Among the key findings, according to researchers with the council:
•When it comes to "readiness to learn," Hispanic children face several disadvantages compared with their white peers. Thirty-three percent of Hispanic children in 2008 lived in families where no parent had full-time employment compared with 21 percent of white children. And in 2007, 27 percent of Hispanic children lived in poverty compared with 10 percent of white children. Those factors and others translate to Hispanic children being less likely than their white or black peers to recognize letters of the alphabet, knowing how to write their name, or being able to count to 20 or higher.
•On the National Assessment of Educational Progress (NAEP), Hispanic and ELL proficiency rates in reading from 2003 to 2009 were at least 26 percentage points below the rates for white students in 4th grade and 24 percentage points below white students' in 8th grade. For math in those same years, the proportion of Hispanic students performing at or above "proficienct" was at least 29 percentage points lower than for white students in 4th grade and 26 points lower in 8th grade.
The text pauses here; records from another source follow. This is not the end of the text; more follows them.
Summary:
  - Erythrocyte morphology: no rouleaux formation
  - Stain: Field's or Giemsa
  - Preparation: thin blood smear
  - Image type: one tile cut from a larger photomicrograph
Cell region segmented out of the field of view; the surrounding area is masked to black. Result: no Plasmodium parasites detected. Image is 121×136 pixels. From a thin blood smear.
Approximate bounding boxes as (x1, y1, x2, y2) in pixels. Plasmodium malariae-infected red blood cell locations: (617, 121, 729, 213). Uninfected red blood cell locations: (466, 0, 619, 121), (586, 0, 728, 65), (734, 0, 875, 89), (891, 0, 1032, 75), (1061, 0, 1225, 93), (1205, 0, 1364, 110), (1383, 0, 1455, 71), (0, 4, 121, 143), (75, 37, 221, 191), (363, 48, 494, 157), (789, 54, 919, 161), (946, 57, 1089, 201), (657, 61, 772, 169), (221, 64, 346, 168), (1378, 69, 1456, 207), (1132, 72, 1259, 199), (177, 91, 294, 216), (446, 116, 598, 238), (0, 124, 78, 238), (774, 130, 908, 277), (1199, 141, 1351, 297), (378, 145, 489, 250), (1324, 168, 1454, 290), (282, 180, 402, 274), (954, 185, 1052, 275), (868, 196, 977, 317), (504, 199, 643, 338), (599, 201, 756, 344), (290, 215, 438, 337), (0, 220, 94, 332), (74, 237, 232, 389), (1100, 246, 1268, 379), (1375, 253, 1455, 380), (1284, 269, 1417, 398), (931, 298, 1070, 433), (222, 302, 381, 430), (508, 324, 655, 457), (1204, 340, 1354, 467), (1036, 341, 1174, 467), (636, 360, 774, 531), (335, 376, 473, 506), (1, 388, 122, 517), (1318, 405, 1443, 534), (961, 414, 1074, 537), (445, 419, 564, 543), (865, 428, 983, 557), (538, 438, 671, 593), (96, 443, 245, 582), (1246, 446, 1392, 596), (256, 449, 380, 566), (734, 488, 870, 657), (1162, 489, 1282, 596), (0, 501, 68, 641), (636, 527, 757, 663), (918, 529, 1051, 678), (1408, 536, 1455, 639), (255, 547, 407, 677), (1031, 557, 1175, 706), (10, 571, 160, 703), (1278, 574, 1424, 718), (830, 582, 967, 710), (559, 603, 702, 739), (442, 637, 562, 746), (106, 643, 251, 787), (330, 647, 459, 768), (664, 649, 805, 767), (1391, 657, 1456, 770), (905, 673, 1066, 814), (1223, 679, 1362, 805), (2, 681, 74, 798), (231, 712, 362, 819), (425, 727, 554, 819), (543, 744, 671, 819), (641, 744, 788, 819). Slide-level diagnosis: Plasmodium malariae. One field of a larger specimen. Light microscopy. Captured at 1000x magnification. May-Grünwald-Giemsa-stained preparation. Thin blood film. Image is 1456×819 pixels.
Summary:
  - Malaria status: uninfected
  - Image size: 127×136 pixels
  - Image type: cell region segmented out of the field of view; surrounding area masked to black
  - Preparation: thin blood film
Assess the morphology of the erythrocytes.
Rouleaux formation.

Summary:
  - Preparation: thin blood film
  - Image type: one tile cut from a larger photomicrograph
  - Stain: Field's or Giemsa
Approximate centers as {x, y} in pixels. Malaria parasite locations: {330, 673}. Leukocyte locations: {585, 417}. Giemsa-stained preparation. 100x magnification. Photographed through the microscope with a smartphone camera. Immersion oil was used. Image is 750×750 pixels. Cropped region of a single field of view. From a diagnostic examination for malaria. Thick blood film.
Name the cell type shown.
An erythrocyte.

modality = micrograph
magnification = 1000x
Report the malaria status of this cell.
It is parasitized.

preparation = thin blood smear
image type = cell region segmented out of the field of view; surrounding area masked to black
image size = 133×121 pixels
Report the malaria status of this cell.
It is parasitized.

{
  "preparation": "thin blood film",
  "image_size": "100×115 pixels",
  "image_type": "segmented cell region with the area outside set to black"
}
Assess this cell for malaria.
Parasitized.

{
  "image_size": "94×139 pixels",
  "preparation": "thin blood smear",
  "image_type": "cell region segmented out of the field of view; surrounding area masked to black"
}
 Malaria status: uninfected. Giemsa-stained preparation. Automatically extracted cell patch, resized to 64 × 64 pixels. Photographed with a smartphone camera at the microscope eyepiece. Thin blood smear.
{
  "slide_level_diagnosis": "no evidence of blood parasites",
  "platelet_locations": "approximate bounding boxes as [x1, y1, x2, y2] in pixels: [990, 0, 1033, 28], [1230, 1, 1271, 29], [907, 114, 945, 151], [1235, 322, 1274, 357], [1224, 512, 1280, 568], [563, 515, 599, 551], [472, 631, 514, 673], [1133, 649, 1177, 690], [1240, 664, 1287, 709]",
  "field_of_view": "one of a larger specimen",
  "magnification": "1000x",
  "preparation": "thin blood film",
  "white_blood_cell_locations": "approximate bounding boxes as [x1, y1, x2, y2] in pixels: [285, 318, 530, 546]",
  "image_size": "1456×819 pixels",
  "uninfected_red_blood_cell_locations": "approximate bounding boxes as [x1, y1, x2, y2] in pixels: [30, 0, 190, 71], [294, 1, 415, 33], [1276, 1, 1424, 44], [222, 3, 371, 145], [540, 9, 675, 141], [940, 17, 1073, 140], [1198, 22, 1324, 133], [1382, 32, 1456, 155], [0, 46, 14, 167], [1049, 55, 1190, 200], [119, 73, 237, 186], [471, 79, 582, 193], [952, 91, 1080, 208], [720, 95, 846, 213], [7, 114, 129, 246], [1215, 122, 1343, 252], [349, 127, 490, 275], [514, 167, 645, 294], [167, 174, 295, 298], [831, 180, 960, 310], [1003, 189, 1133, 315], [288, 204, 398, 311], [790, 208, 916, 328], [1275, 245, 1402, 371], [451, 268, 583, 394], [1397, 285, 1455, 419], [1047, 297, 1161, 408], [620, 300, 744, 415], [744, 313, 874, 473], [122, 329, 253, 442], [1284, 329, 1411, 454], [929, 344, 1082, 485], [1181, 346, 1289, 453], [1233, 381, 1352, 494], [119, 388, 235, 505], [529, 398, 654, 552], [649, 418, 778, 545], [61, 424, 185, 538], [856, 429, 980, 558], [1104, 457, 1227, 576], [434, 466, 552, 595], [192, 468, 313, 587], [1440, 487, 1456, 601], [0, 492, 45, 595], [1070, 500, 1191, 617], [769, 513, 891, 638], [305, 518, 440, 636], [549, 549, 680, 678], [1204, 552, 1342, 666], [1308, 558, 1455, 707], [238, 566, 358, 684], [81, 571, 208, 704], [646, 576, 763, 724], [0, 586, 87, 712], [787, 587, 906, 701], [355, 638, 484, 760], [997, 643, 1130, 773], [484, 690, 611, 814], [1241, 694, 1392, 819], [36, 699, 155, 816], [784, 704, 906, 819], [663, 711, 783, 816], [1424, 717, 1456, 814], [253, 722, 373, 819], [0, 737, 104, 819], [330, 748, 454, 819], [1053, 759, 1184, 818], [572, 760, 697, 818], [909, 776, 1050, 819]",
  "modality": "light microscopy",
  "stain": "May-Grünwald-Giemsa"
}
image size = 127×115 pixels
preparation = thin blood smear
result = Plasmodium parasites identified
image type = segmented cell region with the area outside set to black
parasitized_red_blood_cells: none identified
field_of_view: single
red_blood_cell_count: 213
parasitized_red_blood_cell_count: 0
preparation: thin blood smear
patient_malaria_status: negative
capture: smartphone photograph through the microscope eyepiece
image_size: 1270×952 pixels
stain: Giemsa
•The average scores for Hispanic students who were former ELLs were significantly higher than their Hispanic peers who were ELLs in both subjects.
•Overall, reading and math achievement for Hispanics and Hispanic ELLs on NAEP in certain large city school systems was generally lower than their respective peers in public schools nationally. But some urban systems were an exception—Austin, Texas; Miami-Dade; and Houston among them—and generally produced higher scores in 2009 among Hispanic and Hispanic ELLs than their peers in other large cities.
•Hispanic students in 2008 were much more at risk of dropping out than their white and black peers: 21/2 times more likely to drop out than white students and almost twice as likely as black students. And in 2010, fewer than two out of 10 Hispanic students took an Advanced Placement exam compared with six out of 10 white students.
The council makes no recommendations for how to tackle these difficult issues for Hispanic students, but does intend to bring together a panel of leaders to brainstorm and provide advice on how to improve the school experience and outcome for them.